* [Brief 1]: Please rewrite the paragraph of the lectio divina passage that begins "There is a monastic adage" as a short list, keeping its main facts.
* [Brief 2]:
Decide whether each statement agrees with the lectio divina passage, answering yes or no and quoting the words that decide it:
(a) At Cluny the whole book of Daniel was read in a single night.
(b) On Sundays and feasts, the Breviarium Monasticum divides its lessons into three parts per nocturn.
(c) At St-Wandrille, readings begun at Vigils were finished during meals in the refectory.
* [Brief 3]: Write a continuation of the lectio divina passage, starting after its last sentence.

───── Text passage

Tuesday, October 23, 2007

Guest NLM Piece: The Place of Lectio Divina in the Liturgical Life

A request for help, and a (different) modest proposal

by Dom Christopher Lazowski, OSB

There is a monastic adage that states that a monk should pray the Psalter in a week, and should read the Bible in a year. St. Benedict attaches great importance to the weekly Psalter, so much so that after explaining how the psalms are to be distributed over the course of the week (by shortening the cursus used in his day by the monastic communities that served the great Roman basilicas), he then says that the abbot is free to find another system, as long as the rule of 150 psalms a week is respected.

The rest of the Bible is read in a systematic way at the night Office. The lessons in the Breviarium Monasticum (the same as the ones in the Breviarium Romanum, but divided into four parts per nocturn on Sundays and feasts, instead of three) testify to the traditional order of reading Scripture over the course of the liturgical year. The lessons were probably somewhat longer in most places until the need of the mendicant orders to have easily carried books led to the shortened lessons that the classical breviaries have preserved, although few monastic houses are likely to have attained the prolixity of Cluny, where the whole book of Daniel, for example, was read during one night! It was frequent (and it was the practice at St-Wandrille throughout the Middle Ages) to finish readings begun at Vigils during meals in the refectory; reading at table is considered a cibus cibo melior.

──────────
───── Data listing

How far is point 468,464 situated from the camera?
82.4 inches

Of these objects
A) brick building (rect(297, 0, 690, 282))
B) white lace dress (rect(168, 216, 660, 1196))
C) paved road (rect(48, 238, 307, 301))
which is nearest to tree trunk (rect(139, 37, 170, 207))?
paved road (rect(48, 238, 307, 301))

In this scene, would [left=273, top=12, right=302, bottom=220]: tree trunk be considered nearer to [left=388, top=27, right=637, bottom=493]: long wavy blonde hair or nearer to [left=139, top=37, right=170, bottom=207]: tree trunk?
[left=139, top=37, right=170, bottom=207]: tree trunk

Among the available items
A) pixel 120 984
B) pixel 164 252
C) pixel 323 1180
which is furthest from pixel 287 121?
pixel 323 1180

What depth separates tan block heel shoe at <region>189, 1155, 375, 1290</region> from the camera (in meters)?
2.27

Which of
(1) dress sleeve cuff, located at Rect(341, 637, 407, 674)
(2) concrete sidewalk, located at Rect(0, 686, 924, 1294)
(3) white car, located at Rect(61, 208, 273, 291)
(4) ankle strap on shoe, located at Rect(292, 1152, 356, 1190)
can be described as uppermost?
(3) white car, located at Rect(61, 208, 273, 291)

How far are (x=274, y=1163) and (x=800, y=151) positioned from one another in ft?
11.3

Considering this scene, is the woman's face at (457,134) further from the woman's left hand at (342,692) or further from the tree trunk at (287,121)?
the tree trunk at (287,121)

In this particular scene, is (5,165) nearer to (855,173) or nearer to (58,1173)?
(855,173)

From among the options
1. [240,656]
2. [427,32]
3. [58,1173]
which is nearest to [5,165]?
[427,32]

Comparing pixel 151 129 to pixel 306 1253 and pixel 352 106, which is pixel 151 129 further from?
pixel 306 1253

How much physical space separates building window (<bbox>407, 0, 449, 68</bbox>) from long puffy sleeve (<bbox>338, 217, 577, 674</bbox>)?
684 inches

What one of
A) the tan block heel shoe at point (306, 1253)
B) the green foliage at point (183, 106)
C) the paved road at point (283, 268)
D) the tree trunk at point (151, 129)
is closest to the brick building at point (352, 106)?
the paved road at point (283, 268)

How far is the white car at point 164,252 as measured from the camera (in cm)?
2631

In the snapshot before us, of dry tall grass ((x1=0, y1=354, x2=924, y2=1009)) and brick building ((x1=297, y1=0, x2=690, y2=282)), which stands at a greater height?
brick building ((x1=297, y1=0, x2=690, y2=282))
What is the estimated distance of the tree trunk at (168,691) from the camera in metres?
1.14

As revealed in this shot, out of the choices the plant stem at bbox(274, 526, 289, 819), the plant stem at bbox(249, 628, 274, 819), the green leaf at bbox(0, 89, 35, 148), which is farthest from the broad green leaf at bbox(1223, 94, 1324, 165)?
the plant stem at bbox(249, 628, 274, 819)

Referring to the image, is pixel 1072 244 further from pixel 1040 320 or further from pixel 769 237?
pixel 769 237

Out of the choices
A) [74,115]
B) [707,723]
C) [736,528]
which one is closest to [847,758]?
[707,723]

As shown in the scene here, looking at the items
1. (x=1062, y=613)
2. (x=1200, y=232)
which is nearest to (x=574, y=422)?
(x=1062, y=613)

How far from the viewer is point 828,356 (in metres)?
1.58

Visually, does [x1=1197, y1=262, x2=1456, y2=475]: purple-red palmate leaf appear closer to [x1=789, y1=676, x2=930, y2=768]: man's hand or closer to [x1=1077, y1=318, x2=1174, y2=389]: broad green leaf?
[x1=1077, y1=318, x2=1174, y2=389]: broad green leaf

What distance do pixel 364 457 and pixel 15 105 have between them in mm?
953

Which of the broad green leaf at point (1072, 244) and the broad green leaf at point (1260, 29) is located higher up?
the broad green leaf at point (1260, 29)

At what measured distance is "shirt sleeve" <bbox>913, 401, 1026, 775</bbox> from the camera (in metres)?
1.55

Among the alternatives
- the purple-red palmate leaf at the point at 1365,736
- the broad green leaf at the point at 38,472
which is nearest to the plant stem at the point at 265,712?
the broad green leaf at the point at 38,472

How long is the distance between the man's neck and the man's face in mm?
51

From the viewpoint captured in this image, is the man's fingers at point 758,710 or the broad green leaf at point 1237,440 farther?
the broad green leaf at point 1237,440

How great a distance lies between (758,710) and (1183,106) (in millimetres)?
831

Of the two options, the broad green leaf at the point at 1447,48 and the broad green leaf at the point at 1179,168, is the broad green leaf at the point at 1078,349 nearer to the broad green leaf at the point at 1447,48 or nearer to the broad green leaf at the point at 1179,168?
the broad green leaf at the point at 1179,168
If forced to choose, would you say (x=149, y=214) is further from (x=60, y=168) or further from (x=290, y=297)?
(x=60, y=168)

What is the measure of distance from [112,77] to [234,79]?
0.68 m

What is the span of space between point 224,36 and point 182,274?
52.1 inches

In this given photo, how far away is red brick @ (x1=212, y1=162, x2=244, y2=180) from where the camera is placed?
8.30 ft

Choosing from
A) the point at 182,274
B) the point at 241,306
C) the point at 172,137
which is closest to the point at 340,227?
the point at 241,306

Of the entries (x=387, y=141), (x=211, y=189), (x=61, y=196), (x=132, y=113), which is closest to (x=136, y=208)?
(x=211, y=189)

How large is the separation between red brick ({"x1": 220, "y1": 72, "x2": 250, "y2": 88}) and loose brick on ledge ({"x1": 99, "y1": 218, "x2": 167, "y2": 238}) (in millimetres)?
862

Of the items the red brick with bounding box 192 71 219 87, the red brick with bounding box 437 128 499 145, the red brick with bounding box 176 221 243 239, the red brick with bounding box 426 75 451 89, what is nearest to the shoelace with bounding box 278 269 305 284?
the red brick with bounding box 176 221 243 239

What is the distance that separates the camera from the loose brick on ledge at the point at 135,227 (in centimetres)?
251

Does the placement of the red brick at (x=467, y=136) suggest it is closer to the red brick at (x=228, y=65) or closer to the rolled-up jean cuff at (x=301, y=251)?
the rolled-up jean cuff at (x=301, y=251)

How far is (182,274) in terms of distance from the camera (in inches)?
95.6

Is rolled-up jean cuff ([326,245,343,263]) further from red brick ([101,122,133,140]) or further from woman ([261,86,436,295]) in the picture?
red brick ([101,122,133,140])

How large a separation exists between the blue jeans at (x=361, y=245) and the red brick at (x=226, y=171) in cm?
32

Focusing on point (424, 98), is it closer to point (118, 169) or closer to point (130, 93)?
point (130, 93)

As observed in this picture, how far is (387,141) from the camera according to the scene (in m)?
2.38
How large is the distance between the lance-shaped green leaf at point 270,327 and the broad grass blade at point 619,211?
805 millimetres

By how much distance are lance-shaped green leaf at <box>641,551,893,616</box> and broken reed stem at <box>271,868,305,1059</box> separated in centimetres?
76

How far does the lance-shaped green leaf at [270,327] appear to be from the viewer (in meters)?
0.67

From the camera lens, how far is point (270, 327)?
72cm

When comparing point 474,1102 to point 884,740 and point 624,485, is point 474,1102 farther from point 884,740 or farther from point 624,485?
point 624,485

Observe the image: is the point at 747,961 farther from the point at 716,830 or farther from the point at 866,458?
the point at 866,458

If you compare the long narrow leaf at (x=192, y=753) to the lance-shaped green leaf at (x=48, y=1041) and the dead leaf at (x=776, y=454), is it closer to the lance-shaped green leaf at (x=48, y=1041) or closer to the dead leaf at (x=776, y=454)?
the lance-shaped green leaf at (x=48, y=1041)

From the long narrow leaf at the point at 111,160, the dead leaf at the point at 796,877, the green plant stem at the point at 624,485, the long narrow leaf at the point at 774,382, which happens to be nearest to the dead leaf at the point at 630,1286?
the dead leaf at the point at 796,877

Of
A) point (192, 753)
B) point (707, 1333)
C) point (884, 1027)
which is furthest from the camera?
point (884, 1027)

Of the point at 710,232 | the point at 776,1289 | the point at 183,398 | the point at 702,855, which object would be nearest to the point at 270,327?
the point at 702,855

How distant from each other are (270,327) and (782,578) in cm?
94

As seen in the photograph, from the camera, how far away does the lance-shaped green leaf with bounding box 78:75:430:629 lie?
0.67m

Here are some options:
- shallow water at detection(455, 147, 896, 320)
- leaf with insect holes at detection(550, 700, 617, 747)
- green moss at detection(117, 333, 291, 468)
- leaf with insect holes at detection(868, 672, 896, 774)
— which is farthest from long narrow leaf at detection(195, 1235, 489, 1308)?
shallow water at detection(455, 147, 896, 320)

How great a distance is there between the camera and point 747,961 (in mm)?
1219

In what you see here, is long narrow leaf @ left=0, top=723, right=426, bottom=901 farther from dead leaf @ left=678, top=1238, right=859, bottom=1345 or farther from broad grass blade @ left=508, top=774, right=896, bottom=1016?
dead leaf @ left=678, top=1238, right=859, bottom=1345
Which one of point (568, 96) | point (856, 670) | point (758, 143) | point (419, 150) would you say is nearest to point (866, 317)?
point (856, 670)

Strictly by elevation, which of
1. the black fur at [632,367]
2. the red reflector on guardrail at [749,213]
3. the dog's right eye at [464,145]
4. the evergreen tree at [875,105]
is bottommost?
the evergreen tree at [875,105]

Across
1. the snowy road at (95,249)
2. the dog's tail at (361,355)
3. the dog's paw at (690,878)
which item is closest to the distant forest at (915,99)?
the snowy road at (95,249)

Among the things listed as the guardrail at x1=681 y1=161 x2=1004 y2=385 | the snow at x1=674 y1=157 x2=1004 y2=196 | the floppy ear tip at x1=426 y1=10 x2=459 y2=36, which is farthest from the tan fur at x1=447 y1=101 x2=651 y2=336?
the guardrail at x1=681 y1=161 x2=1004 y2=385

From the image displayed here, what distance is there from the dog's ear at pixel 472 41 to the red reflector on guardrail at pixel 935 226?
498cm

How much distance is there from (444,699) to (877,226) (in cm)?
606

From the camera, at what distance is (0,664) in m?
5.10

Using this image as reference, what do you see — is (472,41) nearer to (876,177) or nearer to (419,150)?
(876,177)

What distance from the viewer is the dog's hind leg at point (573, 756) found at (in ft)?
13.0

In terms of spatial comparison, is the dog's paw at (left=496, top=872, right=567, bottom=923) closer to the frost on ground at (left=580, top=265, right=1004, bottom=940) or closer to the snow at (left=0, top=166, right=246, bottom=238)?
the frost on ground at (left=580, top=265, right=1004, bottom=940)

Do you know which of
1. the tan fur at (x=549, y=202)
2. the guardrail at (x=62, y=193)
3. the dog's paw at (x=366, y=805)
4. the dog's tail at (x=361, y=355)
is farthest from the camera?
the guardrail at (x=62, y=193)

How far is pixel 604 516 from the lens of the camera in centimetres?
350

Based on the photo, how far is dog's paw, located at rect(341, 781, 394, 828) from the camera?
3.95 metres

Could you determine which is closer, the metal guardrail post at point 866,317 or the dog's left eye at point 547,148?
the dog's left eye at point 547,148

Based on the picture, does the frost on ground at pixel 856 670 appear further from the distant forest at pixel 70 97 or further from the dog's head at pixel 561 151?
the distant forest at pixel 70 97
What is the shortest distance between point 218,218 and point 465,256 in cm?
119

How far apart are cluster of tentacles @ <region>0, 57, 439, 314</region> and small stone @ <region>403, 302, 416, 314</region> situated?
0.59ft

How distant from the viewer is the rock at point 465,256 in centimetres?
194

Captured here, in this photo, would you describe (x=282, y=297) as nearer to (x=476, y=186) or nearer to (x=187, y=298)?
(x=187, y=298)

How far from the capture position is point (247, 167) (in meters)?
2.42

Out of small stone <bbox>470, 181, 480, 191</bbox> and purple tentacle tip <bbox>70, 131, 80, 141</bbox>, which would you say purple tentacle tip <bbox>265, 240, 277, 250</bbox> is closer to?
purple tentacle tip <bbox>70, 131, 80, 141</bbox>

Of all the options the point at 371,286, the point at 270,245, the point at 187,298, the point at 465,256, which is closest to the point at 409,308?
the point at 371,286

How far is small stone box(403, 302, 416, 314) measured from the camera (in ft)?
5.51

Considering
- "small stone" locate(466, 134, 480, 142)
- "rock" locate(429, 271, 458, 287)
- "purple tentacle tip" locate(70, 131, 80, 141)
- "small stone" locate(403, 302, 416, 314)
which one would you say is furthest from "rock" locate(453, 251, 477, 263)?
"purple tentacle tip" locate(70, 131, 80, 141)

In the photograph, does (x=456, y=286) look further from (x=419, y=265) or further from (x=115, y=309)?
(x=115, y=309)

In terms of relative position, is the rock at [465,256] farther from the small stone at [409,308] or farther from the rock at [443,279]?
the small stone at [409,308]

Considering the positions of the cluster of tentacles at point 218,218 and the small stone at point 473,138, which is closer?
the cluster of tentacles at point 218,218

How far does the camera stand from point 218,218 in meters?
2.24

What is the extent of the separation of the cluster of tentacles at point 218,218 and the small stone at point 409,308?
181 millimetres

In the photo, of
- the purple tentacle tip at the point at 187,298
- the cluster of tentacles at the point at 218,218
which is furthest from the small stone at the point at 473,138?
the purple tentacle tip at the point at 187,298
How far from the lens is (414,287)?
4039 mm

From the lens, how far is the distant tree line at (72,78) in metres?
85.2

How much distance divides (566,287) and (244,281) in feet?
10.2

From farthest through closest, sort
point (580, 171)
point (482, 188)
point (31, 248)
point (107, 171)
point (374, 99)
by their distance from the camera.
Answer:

──────────

* [Exercise result 1]:
- A monastic adage holds that a monk should pray the Psalter in a week and read the Bible in a year.
- St. Benedict attaches great importance to the weekly Psalter.
- He sets out how the psalms are to be distributed over the week, shortening the cursus then used by the monastic communities serving the great Roman basilicas.
- He then leaves the abbot free to find another system, provided the rule of 150 psalms a week is kept.

* [Exercise result 2]:
(a) Yes: "where the whole book of Daniel, for example, was read during one night!"
(b) No: "divided into four parts per nocturn on Sundays and feasts, instead of three"
(c) Yes: "(and it was the practice at St-Wandrille throughout the Middle Ages) to finish readings begun at Vigils during meals in the refectory"

* [Exercise result 3]:
But the reading of Sacred Scripture is not limited to the liturgy. It is the chief matter of lectio divina, the meditative and prayerful reading, sliding in and out of prayer, that is a vital element of monastic life. I will never forget a remarkable Sunday homily given by Fr. Bouyer when I was in the novitiate, in which he quoted Ailred of Rievaulx, who described a monastery as a place where everything was arranged to favour the reading of the Bible, the practice of lectio divina. The classic exposition of lectio divina is “The Ladder of Monks” by Guigo II, ninth prior of La Grande Chartreuse; it is available in English translation in the Cistercian Fathers series. Novices here are given a plan for reading the Bible in a year, drawn up in the 1950s by a French biblical scholar, Sr. Jeanne d'Arc, O.P., which is inspired by the way the different books are read at the Office, with the addition of the books that the Office omits, but without the psalms and the Gospels.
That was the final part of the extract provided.